A decision is “contrary to” clearly established federal law “if the state court arrives at a conclusion opposite to that reached by [the Supreme] Court on a question of law or if the state court decides a case differently than [the Supreme] Court has on a set of materially indistinguishable facts.” Williams v. Taylor, 529 U.S. 362, 413 (2000). A decision involves an “unreasonable application” of clearly established federal law “if the state court identifies the correct governing legal principle from [the Supreme] Court’s decisions but unreasonably applies that principle to the facts of the prisoner’s case.” Id. The AEDPA was meant “to prevent federal habeas ‘retrials’ and to ensure that state-court convictions are given effect to the extent possible under law.” Bell v. Cone, 535 U.S. 685, 693 (2002). Accordingly, “[t]he focus . . . is on whether the state court’s application of clearly established federal law is objectively unreasonable, and . . . an unreasonable application is different from an incorrect one.” Id. at 694; see also Harrington v. Richter, 562 U.S. 86, 103

(2011) (“As a condition for obtaining habeas corpus from a federal court, a state prisoner must show that the state court’s ruling on the claim being presented in federal court was so lacking in justification that there was an error well understood and comprehended in existing law beyond any possibility for fairminded disagreement.”).
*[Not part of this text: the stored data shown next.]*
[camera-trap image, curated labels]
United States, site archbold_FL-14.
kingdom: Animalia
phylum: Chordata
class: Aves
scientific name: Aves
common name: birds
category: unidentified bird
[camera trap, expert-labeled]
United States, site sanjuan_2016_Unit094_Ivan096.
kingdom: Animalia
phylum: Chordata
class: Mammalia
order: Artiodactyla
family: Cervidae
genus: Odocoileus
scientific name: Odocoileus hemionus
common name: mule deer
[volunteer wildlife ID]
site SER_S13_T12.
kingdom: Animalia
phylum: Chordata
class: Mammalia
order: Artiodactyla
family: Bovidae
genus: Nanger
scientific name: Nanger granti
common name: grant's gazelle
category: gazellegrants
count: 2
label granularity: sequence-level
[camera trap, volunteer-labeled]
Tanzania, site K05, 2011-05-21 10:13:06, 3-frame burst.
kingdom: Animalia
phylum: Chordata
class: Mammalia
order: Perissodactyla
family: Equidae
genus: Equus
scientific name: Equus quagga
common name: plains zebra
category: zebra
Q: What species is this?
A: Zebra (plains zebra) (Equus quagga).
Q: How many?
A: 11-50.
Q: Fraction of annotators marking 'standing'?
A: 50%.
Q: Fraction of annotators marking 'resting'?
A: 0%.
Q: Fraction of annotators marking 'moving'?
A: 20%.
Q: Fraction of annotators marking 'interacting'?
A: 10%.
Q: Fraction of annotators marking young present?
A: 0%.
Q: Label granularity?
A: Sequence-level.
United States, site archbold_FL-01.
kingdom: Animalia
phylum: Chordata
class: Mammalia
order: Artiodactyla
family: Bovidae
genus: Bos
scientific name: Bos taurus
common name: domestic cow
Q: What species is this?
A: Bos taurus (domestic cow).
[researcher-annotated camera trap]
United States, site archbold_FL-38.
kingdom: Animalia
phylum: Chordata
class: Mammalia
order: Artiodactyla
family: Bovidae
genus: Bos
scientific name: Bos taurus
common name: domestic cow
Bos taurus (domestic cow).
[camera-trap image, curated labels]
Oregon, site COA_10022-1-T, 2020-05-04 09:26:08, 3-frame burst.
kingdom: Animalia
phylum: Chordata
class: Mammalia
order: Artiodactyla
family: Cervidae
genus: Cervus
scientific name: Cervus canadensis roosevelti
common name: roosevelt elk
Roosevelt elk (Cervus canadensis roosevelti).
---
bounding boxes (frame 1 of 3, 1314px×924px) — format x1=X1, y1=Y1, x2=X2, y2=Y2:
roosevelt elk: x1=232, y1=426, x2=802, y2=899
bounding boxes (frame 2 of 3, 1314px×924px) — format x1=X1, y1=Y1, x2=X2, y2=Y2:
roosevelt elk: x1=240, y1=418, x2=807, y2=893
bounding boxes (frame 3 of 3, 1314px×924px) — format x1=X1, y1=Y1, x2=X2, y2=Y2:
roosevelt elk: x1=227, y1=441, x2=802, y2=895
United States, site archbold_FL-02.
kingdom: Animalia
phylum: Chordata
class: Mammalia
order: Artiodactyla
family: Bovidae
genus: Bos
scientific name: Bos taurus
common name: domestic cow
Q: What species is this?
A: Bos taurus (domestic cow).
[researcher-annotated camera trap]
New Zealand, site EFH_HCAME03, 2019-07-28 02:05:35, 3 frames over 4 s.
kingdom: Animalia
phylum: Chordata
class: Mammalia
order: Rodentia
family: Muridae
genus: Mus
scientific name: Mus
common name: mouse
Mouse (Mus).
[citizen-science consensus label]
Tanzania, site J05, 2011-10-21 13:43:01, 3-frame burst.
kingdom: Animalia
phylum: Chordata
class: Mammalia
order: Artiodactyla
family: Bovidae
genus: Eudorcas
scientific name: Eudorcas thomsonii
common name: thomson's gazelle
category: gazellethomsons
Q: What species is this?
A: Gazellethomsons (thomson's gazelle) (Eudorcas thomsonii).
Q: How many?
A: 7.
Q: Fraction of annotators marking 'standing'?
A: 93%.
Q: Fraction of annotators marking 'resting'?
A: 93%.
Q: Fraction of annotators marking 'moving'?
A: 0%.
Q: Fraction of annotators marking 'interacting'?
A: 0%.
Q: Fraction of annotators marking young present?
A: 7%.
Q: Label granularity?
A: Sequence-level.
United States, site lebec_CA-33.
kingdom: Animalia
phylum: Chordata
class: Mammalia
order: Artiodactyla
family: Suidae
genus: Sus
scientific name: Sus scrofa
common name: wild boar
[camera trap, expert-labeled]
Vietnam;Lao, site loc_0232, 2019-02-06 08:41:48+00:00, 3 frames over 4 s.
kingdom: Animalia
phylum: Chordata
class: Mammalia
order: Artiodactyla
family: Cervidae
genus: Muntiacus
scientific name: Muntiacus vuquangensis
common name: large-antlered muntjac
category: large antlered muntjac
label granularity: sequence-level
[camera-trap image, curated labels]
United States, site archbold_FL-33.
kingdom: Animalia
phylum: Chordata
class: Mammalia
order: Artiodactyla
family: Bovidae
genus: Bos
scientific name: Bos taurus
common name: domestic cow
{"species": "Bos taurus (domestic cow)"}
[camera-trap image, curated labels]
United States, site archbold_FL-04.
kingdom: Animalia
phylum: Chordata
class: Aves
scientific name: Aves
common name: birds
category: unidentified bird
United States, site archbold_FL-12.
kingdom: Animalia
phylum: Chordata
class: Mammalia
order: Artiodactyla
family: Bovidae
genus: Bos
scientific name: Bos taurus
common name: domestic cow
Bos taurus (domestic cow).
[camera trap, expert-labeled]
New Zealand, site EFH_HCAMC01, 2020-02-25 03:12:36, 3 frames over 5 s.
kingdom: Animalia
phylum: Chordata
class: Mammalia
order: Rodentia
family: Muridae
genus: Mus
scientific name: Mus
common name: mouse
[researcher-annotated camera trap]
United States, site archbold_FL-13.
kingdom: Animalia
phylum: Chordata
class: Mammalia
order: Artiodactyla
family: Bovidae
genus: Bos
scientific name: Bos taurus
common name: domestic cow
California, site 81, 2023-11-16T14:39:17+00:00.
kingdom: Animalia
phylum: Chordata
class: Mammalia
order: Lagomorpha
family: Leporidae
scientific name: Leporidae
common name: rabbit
The state appellate court affirmed the denial of postconviction relief without discussion. This decision warrants deference under § 2254(d)(1) because “the summary nature of a state court’s decision does not lessen the deference that it is due.” Wright v. Moore, 278 F.3d 1245, 1254 (11th Cir. 2002).

Ineffective Assistance Of Counsel Hagins alleges ineffective assistance of trial counsel. Ineffective assistance of counsel claims are analyzed under the test established in Strickland v. Washington, 466 U.S. 668 (1984). Strickland requires a showing

of deficient performance by counsel and resulting prejudice. Id. at 687. Deficient performance is established if, “in light of all the circumstances, the identified acts or omissions [of counsel] were outside the wide range of professionally competent assistance.” Id. at 690. However, “counsel is strongly

presumed to have rendered adequate assistance and made all significant decisions in the exercise of reasonable professional judgment.” Id. Hagins must show that counsel’s alleged error prejudiced the defense because “[a]n error by counsel, even if professionally unreasonable, does not

warrant setting aside the judgment of a criminal proceeding if the error had no effect on the judgment.” Id. at 691. To demonstrate prejudice, Hagins must show “a reasonable probability that, but for counsel’s unprofessional errors, the result of the proceeding would have been different. A reasonable probability is a probability sufficient to undermine confidence in the outcome.”

Id. at 694. Obtaining relief on a claim of ineffective assistance of counsel is difficult on federal habeas review because “[t]he standards created by Strickland and § 2254(d) are both highly deferential, and when the two apply in tandem,

review is doubly so.” Richter, 562 U.S.